- [MATERIAL TO PROCESS]
>>

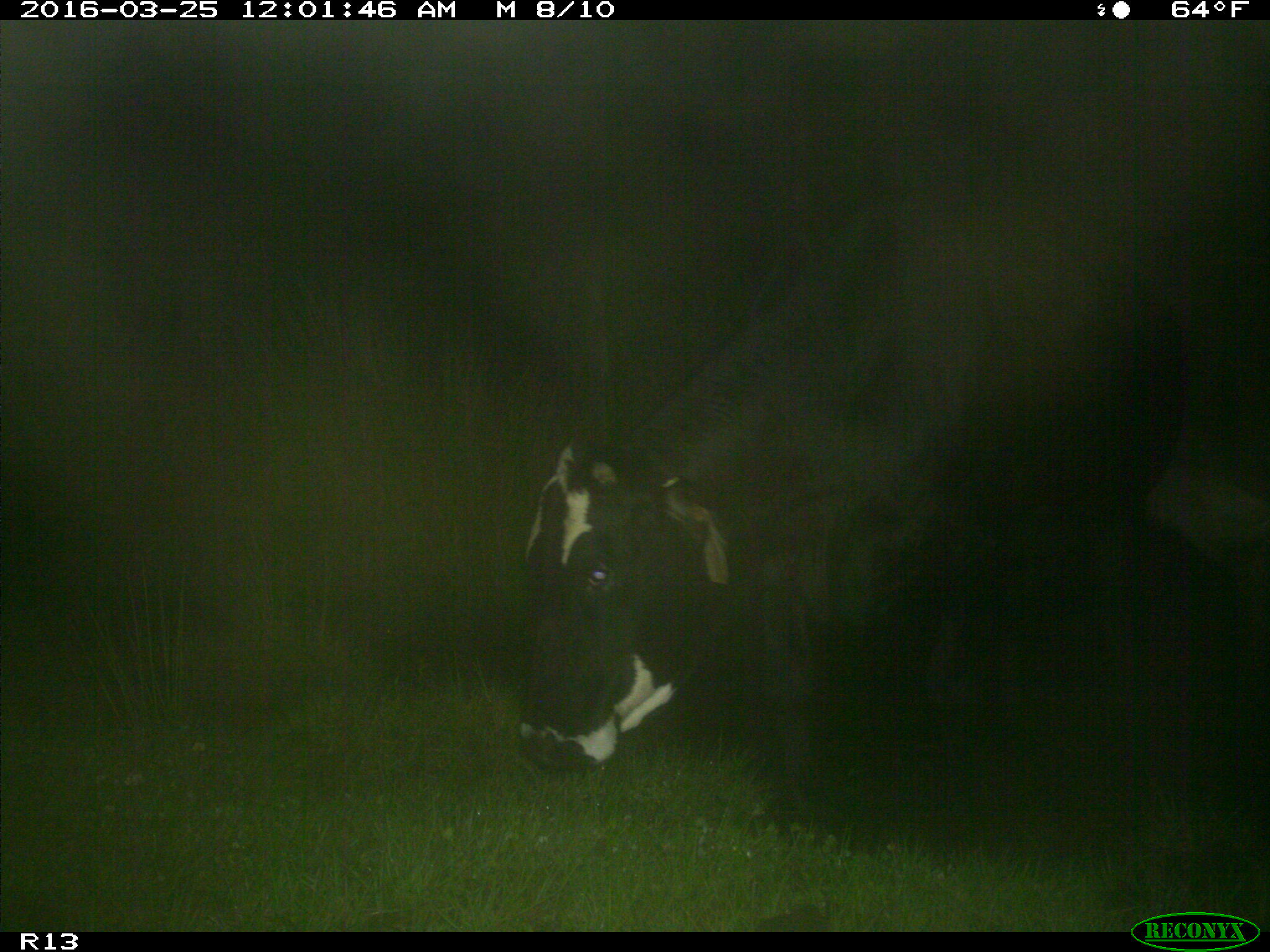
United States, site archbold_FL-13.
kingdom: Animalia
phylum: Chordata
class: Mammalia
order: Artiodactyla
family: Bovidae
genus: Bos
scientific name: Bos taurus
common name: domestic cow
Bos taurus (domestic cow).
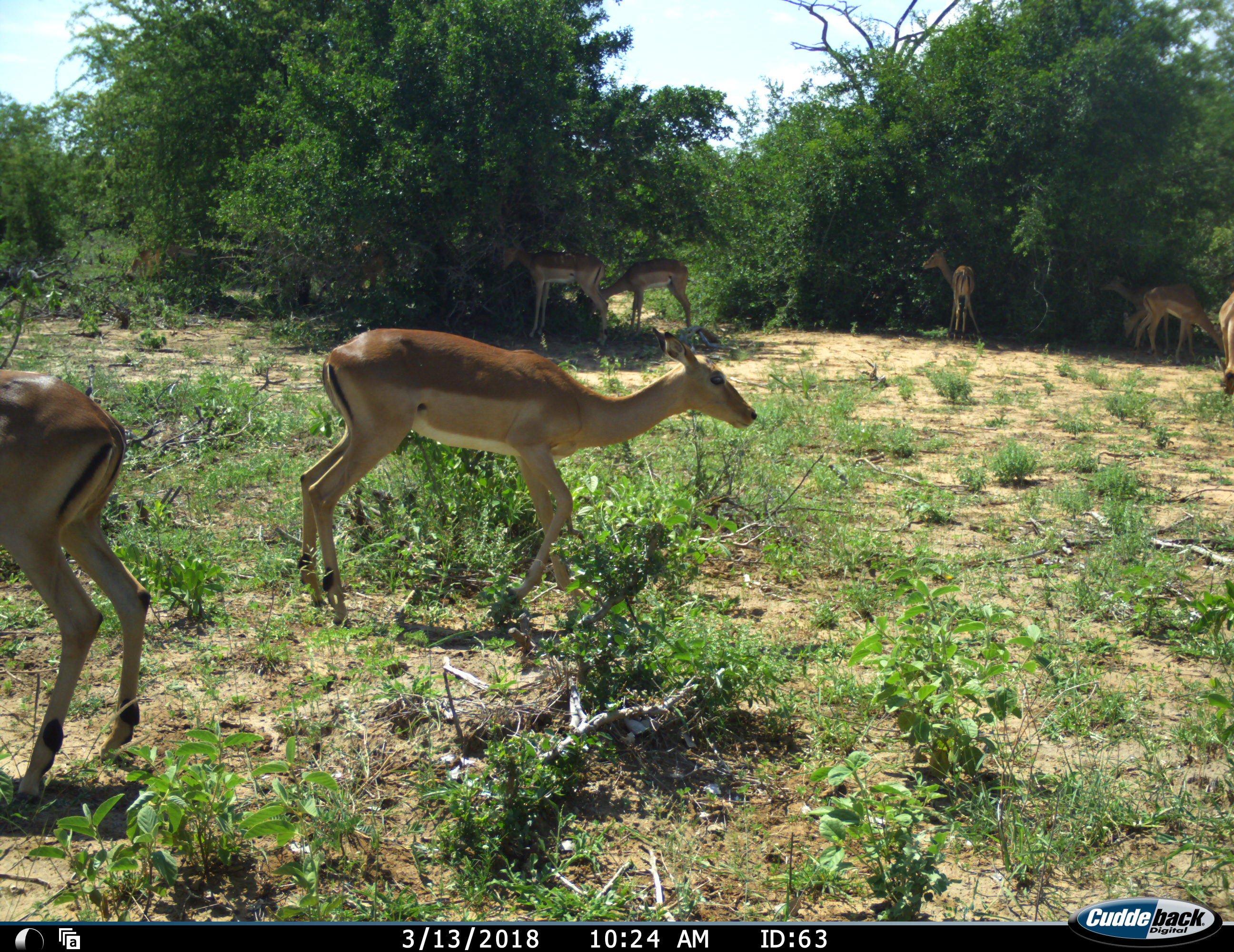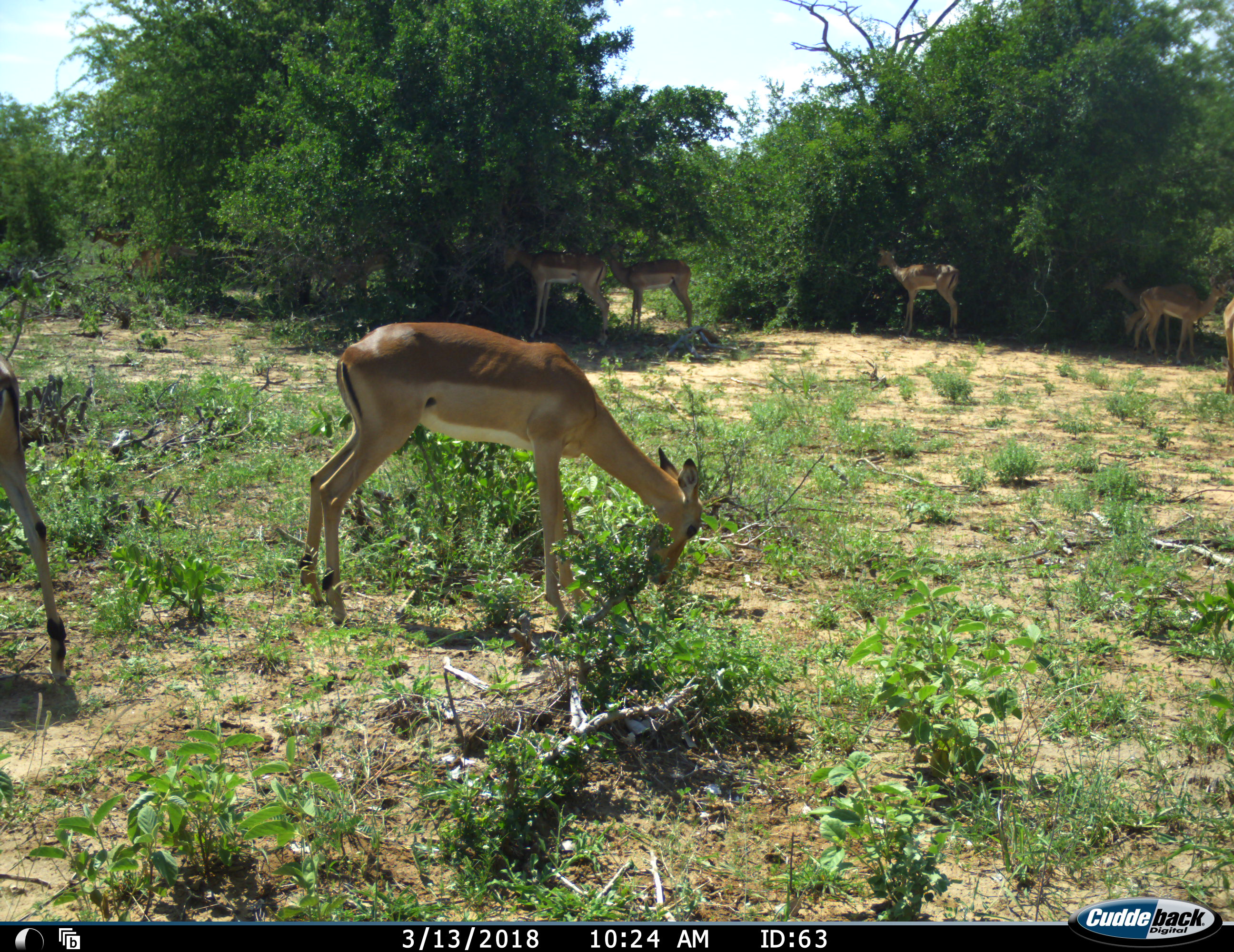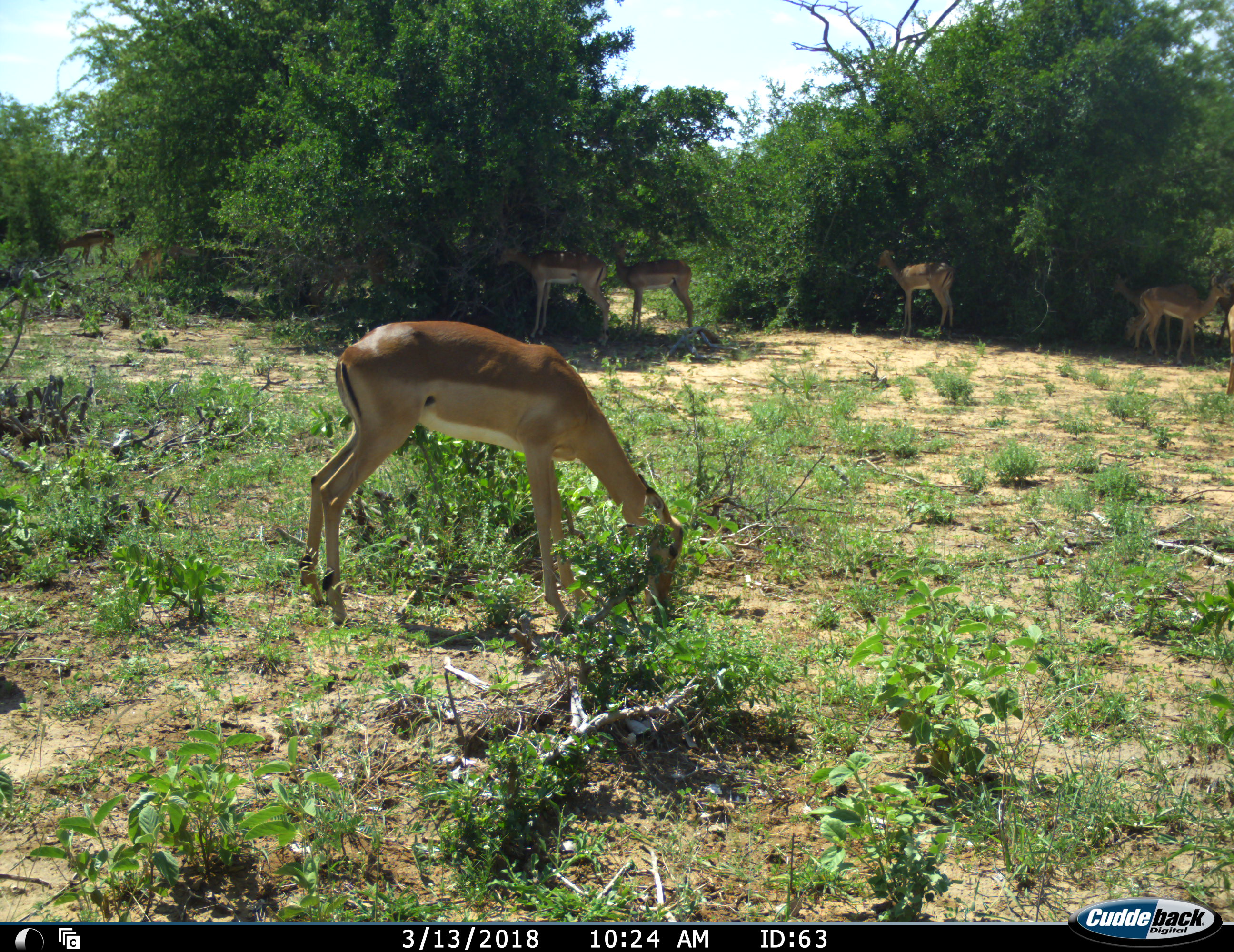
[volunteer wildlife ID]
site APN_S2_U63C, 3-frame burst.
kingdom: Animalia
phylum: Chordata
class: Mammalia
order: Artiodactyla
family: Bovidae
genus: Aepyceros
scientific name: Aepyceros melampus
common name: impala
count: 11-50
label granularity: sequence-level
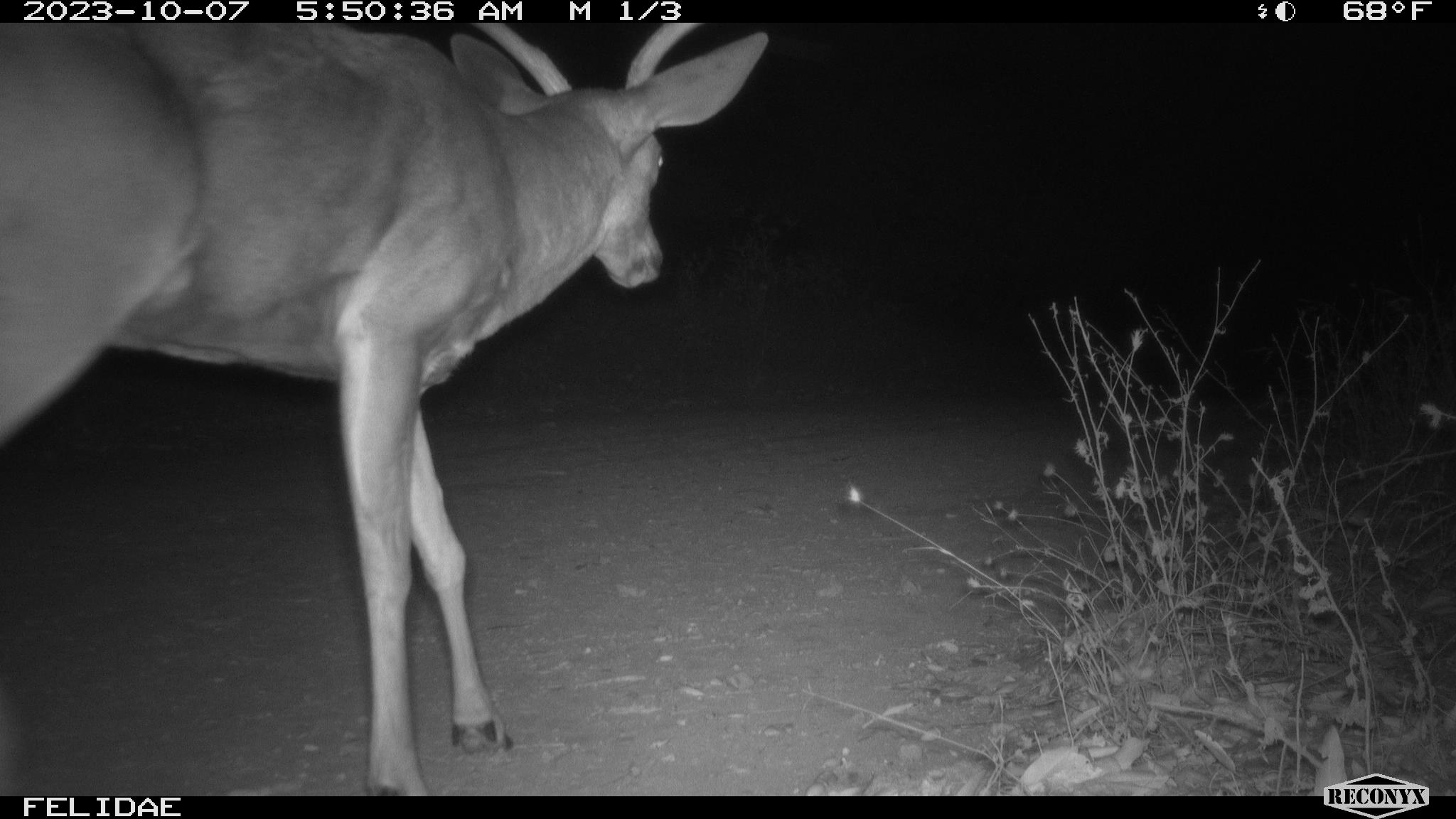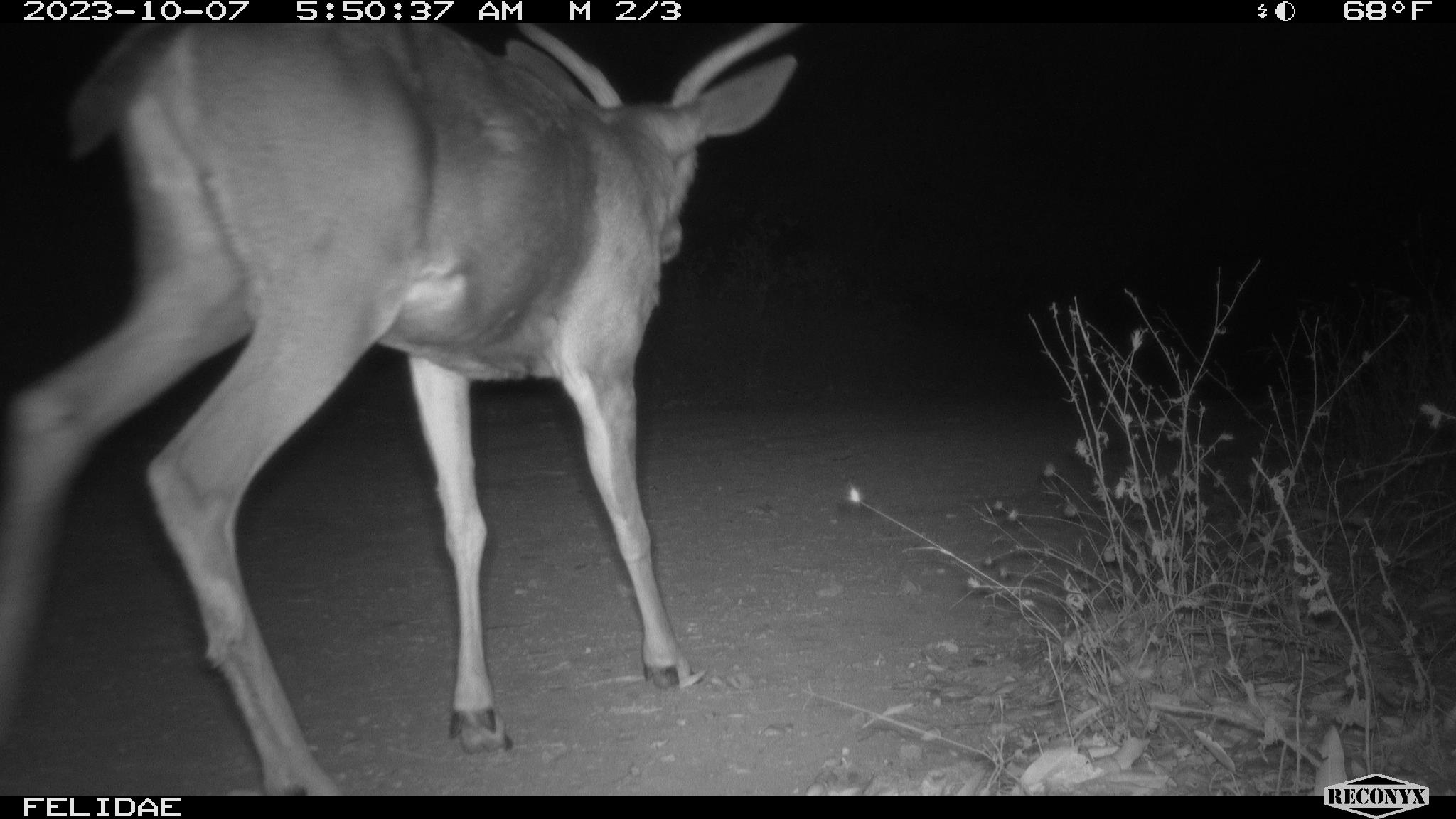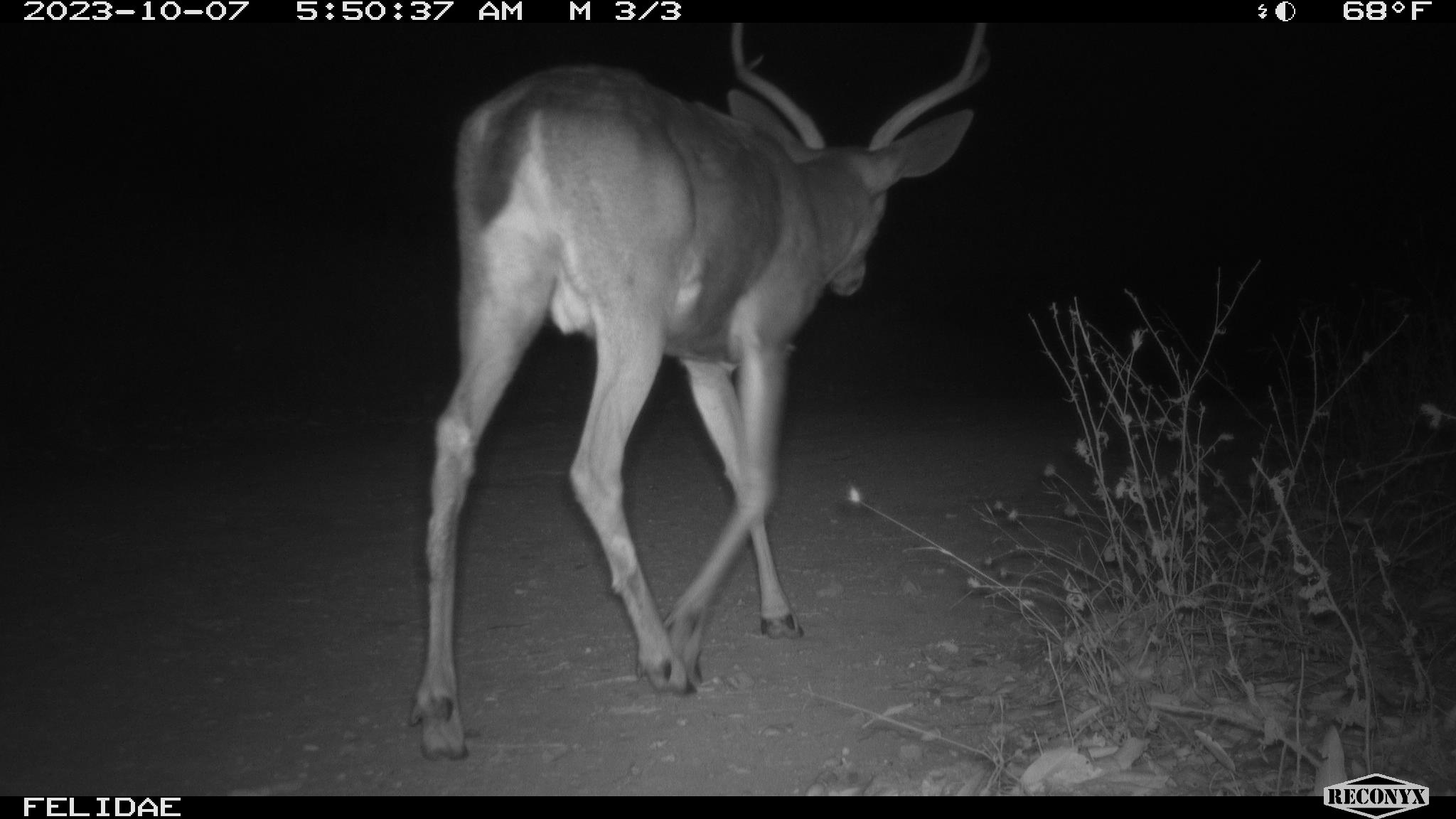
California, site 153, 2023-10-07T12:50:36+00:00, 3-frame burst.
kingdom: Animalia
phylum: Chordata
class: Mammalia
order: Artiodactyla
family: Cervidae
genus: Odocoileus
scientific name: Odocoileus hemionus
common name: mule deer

<<

- [TASK]
Please retype the records above starting with the line that contains "California, site 153, 2023-10-07T12:50:36+00:00, 3-frame" and stopping after the last line, changing nothing.

- [REPLY]
California, site 153, 2023-10-07T12:50:36+00:00, 3-frame burst.
kingdom: Animalia
phylum: Chordata
class: Mammalia
order: Artiodactyla
family: Cervidae
genus: Odocoileus
scientific name: Odocoileus hemionus
common name: mule deer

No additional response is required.